-- Excerpted passage follows --

Monday, November 18, 2013

Something from Nothing

I started to cry as I watched people pick through trash for pennies a pound. I wondered about a world that regards people who do this as trashy themselves. The 60 Minutes report went on to show how a music teacher created instruments from the trash and formed a makeshift orchestra.

Humans amaze me. It takes little digging to find cruelty and waste, yet among all the flawed brokenness, beauty shines.

I live with a master scrounge. He wont dive into a dumpster, but he's been known to lurk behind stories that put unwanted items near there. He thinks nothing of asking repair crews for left over materials. Our store had an entire light bank scrounged from a store remodel, including lights.

Can you imagine what we can do when we start looking at everything and everyone as valuable?  Imagine a world where many more people had access to the basics of food, shelter and safety? How can we create such a world? How can we employ people in activities that spark their minds and show their skill?

I choose to start with deciding to see value in everyone. I urge you to do the same. Start looking for beauty and value everywhere. I bet you'll find more than you ever expected.

Kind comments welcome.

Friday, November 15, 2013

Workin on the Chain Gang

My perspective may be a lot skewed by being entrepreneurial by nature and having few real world jobs, but I don't get staying miserable at work. Maybe it's the questioning part of me. I see it as a kind of equation.

       work = pay = happy
       work+grief = pay-happy

You spend time doing something for pay. At the end of an agreed upon period of time you get compensation. Though there are lots of kinds of compensations that don't involve money. Prestige, education or even health benefits can all enhance a work experience.

Then there are work stresses that people put up with to gain money. Some of them are emotional, like being a caregiver to the elderly or sick. You risk the sadness at their passing or the stress of their pain. Working as a carpet layer can hurt your knees and logging and mill work can injure or even kill a worker.

-- Excerpted passage concluded --
-- Record set follows --

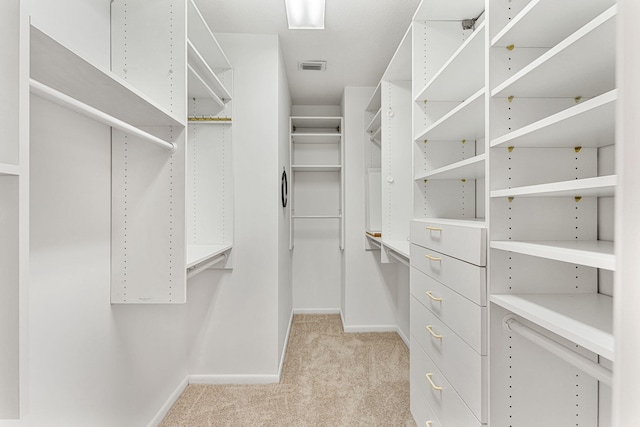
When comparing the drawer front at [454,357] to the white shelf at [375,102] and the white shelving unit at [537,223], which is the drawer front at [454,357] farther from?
the white shelf at [375,102]

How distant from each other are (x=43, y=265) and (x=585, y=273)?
72.1 inches

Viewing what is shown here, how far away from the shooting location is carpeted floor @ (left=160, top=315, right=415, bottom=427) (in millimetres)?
1982

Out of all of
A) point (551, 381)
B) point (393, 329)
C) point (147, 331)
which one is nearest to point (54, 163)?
point (147, 331)

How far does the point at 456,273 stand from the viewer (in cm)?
131

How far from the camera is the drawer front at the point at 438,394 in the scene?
4.08 ft

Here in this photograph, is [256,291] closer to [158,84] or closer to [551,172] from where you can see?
[158,84]

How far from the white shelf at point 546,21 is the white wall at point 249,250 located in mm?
1700

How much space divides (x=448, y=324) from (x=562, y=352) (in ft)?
1.77

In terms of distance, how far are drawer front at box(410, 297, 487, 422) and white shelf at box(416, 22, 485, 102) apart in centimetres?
114

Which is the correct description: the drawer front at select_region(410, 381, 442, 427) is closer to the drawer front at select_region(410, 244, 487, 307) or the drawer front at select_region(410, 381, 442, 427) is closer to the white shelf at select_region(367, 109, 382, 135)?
the drawer front at select_region(410, 244, 487, 307)

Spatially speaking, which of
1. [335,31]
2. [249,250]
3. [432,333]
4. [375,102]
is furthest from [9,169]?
[375,102]

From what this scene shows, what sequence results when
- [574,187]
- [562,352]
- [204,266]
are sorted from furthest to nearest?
[204,266], [562,352], [574,187]

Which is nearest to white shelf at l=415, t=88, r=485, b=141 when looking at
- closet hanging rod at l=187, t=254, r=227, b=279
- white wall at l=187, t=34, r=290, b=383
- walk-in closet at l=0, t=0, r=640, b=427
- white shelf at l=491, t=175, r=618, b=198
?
walk-in closet at l=0, t=0, r=640, b=427

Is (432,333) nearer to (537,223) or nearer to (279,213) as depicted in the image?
(537,223)
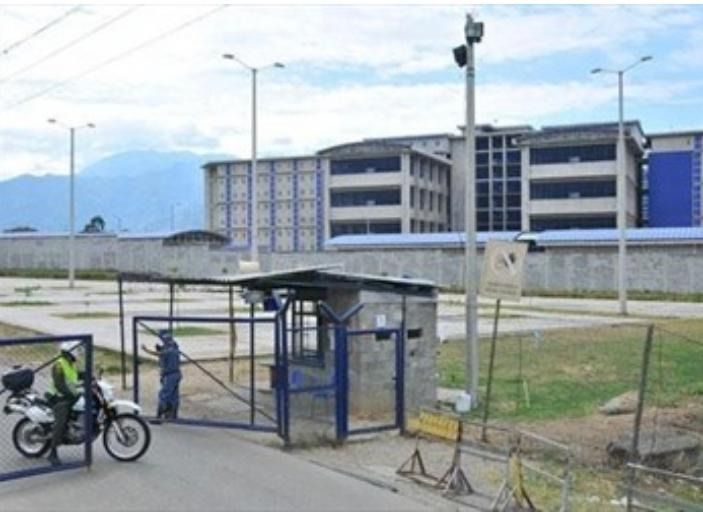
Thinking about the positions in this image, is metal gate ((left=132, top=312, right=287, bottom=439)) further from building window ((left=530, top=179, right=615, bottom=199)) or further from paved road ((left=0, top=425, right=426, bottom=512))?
building window ((left=530, top=179, right=615, bottom=199))

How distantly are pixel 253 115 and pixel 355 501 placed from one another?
42.0 meters

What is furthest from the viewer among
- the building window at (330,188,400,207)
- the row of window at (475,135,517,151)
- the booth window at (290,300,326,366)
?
the row of window at (475,135,517,151)

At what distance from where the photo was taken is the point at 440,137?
113 m

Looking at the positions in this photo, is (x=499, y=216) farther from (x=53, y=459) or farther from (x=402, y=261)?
(x=53, y=459)

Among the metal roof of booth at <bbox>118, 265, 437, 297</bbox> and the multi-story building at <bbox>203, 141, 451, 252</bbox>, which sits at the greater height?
the multi-story building at <bbox>203, 141, 451, 252</bbox>

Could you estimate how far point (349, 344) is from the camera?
52.5 ft

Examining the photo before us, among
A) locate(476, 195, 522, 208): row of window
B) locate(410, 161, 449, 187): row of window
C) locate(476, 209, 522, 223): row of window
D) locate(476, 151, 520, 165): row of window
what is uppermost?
locate(476, 151, 520, 165): row of window

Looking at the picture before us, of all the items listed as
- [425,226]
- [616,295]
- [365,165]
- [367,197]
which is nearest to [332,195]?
[367,197]

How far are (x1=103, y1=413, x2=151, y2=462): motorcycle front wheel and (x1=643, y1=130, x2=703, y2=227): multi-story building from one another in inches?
3586

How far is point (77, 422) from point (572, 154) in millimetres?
87631

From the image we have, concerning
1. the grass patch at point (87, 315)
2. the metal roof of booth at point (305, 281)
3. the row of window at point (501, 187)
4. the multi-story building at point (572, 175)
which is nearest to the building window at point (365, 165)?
the row of window at point (501, 187)

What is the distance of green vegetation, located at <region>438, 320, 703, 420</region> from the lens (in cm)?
1762

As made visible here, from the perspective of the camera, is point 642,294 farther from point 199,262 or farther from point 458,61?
point 458,61

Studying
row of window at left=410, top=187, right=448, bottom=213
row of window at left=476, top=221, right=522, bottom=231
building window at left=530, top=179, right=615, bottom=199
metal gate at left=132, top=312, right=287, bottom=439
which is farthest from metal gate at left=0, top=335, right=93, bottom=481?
row of window at left=476, top=221, right=522, bottom=231
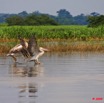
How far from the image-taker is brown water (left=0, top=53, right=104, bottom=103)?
16.1 m

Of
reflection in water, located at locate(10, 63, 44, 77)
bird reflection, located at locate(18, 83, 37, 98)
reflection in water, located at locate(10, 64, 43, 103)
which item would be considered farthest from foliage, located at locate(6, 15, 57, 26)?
bird reflection, located at locate(18, 83, 37, 98)

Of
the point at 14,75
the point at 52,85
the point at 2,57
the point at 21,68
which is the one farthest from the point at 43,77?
the point at 2,57

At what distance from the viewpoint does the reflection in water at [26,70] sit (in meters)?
23.3

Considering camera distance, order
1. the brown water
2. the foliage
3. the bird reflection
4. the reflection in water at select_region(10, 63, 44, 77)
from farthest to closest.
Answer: the foliage < the reflection in water at select_region(10, 63, 44, 77) < the bird reflection < the brown water

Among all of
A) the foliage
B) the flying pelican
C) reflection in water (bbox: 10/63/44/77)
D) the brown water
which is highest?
the foliage

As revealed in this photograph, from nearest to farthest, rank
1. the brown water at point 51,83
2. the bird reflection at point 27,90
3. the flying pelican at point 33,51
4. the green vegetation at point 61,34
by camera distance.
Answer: the brown water at point 51,83 < the bird reflection at point 27,90 < the flying pelican at point 33,51 < the green vegetation at point 61,34

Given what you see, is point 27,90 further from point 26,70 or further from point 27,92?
point 26,70

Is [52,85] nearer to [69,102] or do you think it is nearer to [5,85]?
[5,85]

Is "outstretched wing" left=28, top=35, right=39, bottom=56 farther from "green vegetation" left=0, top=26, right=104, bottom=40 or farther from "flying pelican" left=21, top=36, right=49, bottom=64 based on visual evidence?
"green vegetation" left=0, top=26, right=104, bottom=40

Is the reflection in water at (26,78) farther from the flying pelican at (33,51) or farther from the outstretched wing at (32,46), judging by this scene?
the outstretched wing at (32,46)

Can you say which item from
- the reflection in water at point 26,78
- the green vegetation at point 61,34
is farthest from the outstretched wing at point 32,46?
the green vegetation at point 61,34

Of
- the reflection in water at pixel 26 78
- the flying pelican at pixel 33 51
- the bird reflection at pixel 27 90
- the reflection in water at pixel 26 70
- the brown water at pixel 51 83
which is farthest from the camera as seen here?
the flying pelican at pixel 33 51

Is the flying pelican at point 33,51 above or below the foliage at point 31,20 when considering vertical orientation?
below

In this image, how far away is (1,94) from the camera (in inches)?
663
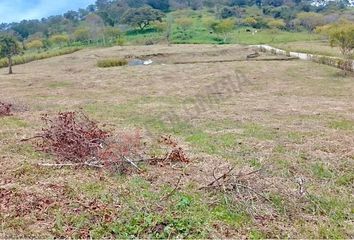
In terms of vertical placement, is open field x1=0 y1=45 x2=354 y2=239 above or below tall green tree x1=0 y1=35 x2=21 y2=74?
below

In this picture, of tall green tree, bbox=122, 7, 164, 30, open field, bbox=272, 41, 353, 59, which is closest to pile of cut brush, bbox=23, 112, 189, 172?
open field, bbox=272, 41, 353, 59

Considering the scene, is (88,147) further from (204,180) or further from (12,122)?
(12,122)

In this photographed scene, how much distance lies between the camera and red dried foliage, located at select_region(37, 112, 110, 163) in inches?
232

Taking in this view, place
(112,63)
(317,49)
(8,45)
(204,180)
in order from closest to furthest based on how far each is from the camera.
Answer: (204,180)
(8,45)
(112,63)
(317,49)

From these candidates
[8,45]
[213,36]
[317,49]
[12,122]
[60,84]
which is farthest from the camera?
[213,36]

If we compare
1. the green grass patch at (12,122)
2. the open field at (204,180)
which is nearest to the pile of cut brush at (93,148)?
the open field at (204,180)

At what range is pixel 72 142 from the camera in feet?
20.0

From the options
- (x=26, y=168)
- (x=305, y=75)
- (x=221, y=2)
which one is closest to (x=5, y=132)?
(x=26, y=168)

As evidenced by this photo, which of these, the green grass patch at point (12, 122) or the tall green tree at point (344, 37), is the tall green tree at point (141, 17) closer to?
the tall green tree at point (344, 37)

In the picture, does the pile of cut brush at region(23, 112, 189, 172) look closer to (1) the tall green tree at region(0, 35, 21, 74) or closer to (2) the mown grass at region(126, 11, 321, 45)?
(1) the tall green tree at region(0, 35, 21, 74)

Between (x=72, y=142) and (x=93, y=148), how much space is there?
0.36 meters

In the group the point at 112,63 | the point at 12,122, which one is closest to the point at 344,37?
the point at 12,122

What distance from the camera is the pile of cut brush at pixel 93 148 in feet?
18.1

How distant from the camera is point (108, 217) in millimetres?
3922
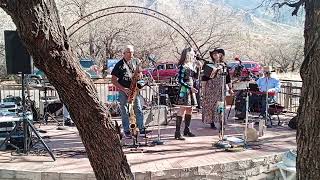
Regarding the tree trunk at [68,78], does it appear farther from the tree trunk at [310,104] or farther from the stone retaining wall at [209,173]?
the stone retaining wall at [209,173]

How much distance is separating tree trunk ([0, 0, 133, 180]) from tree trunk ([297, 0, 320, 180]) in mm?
1595

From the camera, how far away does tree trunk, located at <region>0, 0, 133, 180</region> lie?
2884 millimetres

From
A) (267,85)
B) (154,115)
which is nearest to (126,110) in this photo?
(154,115)

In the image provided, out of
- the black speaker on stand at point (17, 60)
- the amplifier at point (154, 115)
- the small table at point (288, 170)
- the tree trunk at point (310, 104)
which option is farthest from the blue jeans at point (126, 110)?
the tree trunk at point (310, 104)

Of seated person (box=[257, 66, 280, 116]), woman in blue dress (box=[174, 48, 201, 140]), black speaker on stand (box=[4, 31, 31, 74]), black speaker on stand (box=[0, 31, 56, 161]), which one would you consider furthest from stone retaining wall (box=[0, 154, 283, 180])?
seated person (box=[257, 66, 280, 116])

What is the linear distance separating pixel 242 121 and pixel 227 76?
209 centimetres

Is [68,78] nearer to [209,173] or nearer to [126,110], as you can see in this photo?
[209,173]

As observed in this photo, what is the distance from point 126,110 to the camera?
768cm

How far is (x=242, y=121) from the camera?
10188mm

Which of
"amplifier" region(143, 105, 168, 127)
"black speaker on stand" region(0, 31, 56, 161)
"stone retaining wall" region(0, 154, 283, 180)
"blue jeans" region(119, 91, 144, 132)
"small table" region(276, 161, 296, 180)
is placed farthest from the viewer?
"amplifier" region(143, 105, 168, 127)

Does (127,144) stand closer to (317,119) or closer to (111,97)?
(111,97)

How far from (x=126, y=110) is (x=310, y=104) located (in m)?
5.41

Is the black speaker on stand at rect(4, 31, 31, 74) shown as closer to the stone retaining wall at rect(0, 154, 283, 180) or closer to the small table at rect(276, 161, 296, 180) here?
the stone retaining wall at rect(0, 154, 283, 180)

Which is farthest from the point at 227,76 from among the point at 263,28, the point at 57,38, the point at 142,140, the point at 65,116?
the point at 263,28
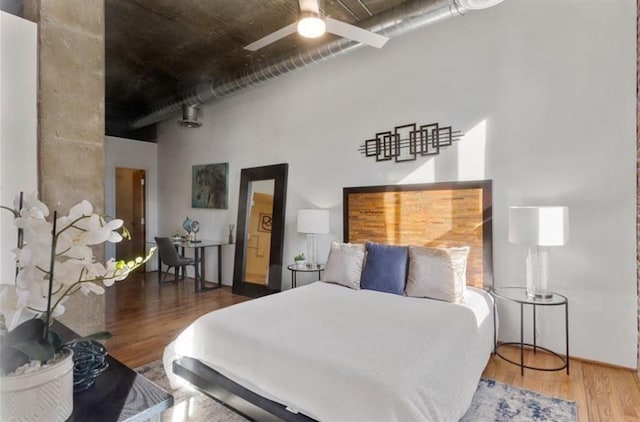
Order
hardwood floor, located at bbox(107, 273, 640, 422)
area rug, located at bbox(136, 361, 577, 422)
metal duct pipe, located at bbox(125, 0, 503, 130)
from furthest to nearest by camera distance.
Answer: metal duct pipe, located at bbox(125, 0, 503, 130) → hardwood floor, located at bbox(107, 273, 640, 422) → area rug, located at bbox(136, 361, 577, 422)

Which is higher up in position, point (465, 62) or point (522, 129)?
point (465, 62)

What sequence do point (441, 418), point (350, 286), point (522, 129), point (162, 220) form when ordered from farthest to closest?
point (162, 220) → point (350, 286) → point (522, 129) → point (441, 418)

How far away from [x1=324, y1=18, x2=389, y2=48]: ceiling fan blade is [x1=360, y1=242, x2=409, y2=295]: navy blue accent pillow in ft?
6.25

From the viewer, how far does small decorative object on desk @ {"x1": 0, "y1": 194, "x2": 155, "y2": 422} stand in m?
0.71

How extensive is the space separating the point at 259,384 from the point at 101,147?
1741 mm

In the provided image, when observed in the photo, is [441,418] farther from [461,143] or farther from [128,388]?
[461,143]

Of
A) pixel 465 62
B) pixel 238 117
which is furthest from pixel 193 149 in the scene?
pixel 465 62

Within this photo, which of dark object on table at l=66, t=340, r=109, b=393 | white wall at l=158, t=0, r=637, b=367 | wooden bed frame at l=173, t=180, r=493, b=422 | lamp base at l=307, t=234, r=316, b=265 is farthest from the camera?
lamp base at l=307, t=234, r=316, b=265

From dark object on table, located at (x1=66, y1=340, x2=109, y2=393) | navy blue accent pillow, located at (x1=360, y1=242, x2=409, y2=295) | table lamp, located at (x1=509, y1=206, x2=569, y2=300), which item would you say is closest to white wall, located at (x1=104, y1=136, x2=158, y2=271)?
navy blue accent pillow, located at (x1=360, y1=242, x2=409, y2=295)

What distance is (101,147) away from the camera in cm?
208

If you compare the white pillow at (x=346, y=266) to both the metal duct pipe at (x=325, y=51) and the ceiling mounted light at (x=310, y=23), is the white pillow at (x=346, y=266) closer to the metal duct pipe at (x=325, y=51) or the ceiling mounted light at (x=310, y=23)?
the ceiling mounted light at (x=310, y=23)

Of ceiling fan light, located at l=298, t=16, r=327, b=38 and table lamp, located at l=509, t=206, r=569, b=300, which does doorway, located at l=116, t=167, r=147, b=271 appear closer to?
ceiling fan light, located at l=298, t=16, r=327, b=38

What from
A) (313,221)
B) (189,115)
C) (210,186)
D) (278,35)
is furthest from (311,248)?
(189,115)

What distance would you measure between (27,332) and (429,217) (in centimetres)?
344
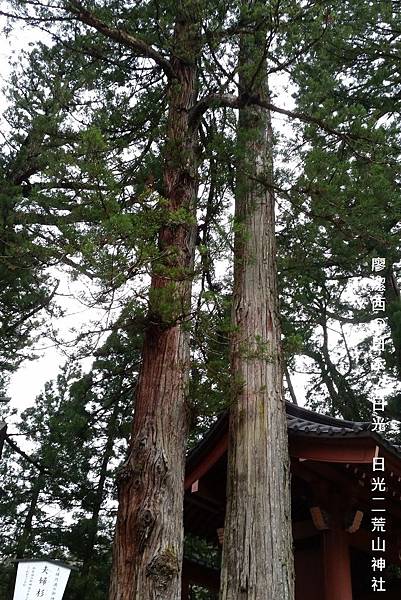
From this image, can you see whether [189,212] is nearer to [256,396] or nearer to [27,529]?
[256,396]

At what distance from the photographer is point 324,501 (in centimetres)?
444

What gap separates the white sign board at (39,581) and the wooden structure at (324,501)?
6.61ft

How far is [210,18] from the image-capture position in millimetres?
4566

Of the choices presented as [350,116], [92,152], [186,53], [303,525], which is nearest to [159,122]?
[186,53]

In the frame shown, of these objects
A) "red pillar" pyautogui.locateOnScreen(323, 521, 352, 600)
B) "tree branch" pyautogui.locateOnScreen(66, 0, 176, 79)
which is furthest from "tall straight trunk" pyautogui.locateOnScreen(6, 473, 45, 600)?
"tree branch" pyautogui.locateOnScreen(66, 0, 176, 79)

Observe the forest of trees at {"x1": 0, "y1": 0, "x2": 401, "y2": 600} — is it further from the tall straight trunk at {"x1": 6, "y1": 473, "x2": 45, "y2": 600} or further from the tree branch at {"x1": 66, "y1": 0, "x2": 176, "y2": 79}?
the tall straight trunk at {"x1": 6, "y1": 473, "x2": 45, "y2": 600}

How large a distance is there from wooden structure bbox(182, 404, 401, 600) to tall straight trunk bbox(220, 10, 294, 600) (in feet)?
2.25

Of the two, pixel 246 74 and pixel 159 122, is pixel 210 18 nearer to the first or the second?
pixel 246 74

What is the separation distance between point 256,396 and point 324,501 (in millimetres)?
1542

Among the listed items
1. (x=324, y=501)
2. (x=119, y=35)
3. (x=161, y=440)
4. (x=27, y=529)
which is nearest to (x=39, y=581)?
(x=161, y=440)

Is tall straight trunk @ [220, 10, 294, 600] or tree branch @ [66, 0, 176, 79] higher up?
tree branch @ [66, 0, 176, 79]

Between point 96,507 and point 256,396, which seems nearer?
point 256,396

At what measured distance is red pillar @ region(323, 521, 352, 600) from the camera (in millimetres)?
4207

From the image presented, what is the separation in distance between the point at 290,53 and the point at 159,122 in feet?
5.57
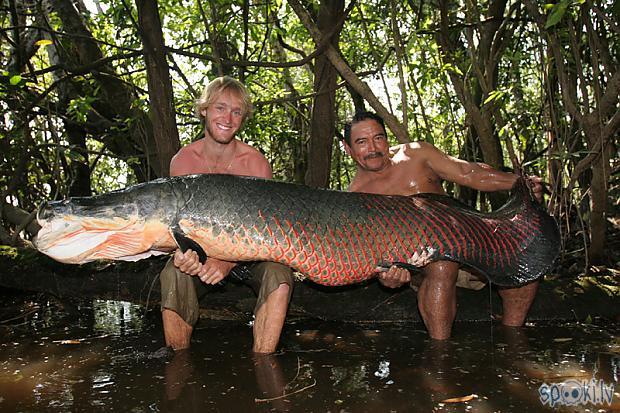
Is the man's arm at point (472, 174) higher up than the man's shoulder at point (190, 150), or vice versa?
the man's shoulder at point (190, 150)

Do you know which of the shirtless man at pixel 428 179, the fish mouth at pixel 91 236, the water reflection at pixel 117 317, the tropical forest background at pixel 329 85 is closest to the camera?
→ the fish mouth at pixel 91 236

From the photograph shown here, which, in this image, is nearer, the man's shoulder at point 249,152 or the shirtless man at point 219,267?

-- Record set concluded --

● Instructions:
**a)** In the blog entries above, copy out the stretch from "Humans amaze me." through "show their skill?" word for word.
**b)** According to the blog entries, what did the music teacher in the 60 Minutes report make instruments from?
**c)** List every kind of job that the blog entries name as carrying emotional or physical stress.

● Results:
**a)**
Humans amaze me. It takes little digging to find cruelty and waste, yet among all the flawed brokenness, beauty shines.

I live with a master scrounge. He wont dive into a dumpster, but he's been known to lurk behind stories that put unwanted items near there. He thinks nothing of asking repair crews for left over materials. Our store had an entire light bank scrounged from a store remodel, including lights.

Can you imagine what we can do when we start looking at everything and everyone as valuable?  Imagine a world where many more people had access to the basics of food, shelter and safety? How can we create such a world? How can we employ people in activities that spark their minds and show their skill?

**b)** The teacher made them from trash.

**c)**
- Caregiver to the elderly or sick
- Carpet layer
- Logging
- Mill work